(Collected data)
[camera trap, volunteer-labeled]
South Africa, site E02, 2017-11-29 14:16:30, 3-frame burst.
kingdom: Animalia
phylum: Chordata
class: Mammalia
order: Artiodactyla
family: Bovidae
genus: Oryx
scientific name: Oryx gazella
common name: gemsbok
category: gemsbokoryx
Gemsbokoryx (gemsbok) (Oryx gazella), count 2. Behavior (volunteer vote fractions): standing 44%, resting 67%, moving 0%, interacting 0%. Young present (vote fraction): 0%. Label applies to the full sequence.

WHAT YOU SHOULD DO -
Print each line of the data exactly. Keep all of it.

TASK RESPONSE -
[camera trap, volunteer-labeled]
South Africa, site E02, 2017-11-29 14:16:30, 3-frame burst.
kingdom: Animalia
phylum: Chordata
class: Mammalia
order: Artiodactyla
family: Bovidae
genus: Oryx
scientific name: Oryx gazella
common name: gemsbok
category: gemsbokoryx
Gemsbokoryx (gemsbok) (Oryx gazella), count 2. Behavior (volunteer vote fractions): standing 44%, resting 67%, moving 0%, interacting 0%. Young present (vote fraction): 0%. Label applies to the full sequence.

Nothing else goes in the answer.